Naõ sossego no disvello de civilizar osIndios, sem meser possivel arrancar dos Pais, como mais inveterados na sua barbara lingua, o uso della no tracto domestico, eainda no publico de hũs com outro em odeixarem de estarem sempre á perpender para os mais vicios, que nelles saõ quazi congenitos, einseparaveis [...]. Nos filhos porem lhes vay aproveitando muito, eao publico oarbitrio, que tomey detirar os maiores dacompanhia dos Pais, que taõ mal os educavaõ, para os por com os Brancos áofficios eásoldada, deque tem utilizado andarem mais bem vestidos, eadquirido muito gado vacum de criaçaõ, emque por maõ deseus Directores lhes faço empregar odinheiro das mesmas soldadas: Deixolhes na sua companhia os menores, mas nenhũ deidade de sinco annos para sima fora das escholas publicas, decapitandolhes avadiaçaõ emque os traziaõ: Emquanto as filhas deixandolhes pelo contrario na sua companhia as maiores para as acautelarem | que naõ acautelaõ | dos perigos na sua honra lhes vou distribuindo as menores por cazas de mulheres Brancas, ehonestas, quesequerem obrigar aensignalas áfiar, cozer erendilhar, outecer, eátrazelas sempre bem vestidas por este serviço, epor mais algũ que lhes fazem; pois que nestas terras naõ haMestras publicas, com quem aprendaõ tais ministerios. A experiencia mevay mostrando, que assim estas, como aquelles primeiros filhos pella convivencia domestica com os Brancos naõ so se vaõ esquecendo dos vocabulos dasualingua, mas cultivando nos milhores costumes destes, tanto espirituais, como temporaes para; seassim continuarem por mais annos; ficarem inteiramente civilizados; oque aliaz paresse impossivel na companhia dos Pais, que sempre os vaõ criando com omesmo leite dos vicios herdados deseus primogenitores.

Nesse ofício, José Xavier Machado Monteiro destaca, no processo de civilização dos índios, a prática de retirá-los do convívio de seus pais, para assim garantir que não fossem influenciados por seus quase “congênitos vícios”, demonstrando assim seu olhar etnocêntrico e preconceituoso em relação aos modos de vida e à cultura dos povos indígenas.
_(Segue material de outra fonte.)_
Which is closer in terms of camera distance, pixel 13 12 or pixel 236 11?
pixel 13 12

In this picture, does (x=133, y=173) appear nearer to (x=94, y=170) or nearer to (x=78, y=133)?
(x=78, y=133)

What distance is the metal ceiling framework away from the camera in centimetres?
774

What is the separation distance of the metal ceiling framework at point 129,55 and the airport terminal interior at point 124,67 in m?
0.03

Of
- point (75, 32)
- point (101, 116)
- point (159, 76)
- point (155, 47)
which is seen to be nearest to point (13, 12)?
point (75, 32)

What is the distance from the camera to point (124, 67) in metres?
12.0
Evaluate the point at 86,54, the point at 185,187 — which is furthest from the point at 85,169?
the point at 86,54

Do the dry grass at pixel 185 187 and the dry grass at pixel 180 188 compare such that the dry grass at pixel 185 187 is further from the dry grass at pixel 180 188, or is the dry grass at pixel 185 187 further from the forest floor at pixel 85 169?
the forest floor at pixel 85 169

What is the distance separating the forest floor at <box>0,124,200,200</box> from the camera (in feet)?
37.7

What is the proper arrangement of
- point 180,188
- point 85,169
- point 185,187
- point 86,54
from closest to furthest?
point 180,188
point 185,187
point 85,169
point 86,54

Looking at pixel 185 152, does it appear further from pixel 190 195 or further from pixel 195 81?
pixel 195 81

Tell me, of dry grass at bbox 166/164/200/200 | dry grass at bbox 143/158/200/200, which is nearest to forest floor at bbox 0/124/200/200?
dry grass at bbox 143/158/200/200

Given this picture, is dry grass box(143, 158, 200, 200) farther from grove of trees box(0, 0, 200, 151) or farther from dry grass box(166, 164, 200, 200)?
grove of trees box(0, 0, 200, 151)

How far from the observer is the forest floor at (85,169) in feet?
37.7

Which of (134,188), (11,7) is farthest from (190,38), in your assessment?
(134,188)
Enquanto os maiores, na companhia dos brancos, eram direcionados à aprendizagem de ofícios e à “soldada”, os menores ficavam na companhia dos pais, mas nenhum com mais de cinco anos fora da escola. As meninas, por sua vez, eram distribuídas pelas casas de mulheres brancas “honestas”, a fim de que pudessem aprender as “atividades próprias daquele sexo”. O Ouvidor informa ainda sobre a inexistência de mestras na Comarca de Porto Seguro, sendo essa, portanto, a solução encontrada para suprir essa ausência. A partir da convivência com os brancos, os meninos e as meninas iriam se afastando do uso das línguas próprias de suas etnias, adquirindo os “melhores costumes”, sob a perspectiva do colonizador, e, com a continuidade dessa prática, estariam inteiramente civilizados dentro de mais alguns anos, desde que não continuassem na companhia de seus respectivos pais. Com isso, José Xavier Machado Monteiro considerava conseguir o sucesso na “reforma dos costumes”.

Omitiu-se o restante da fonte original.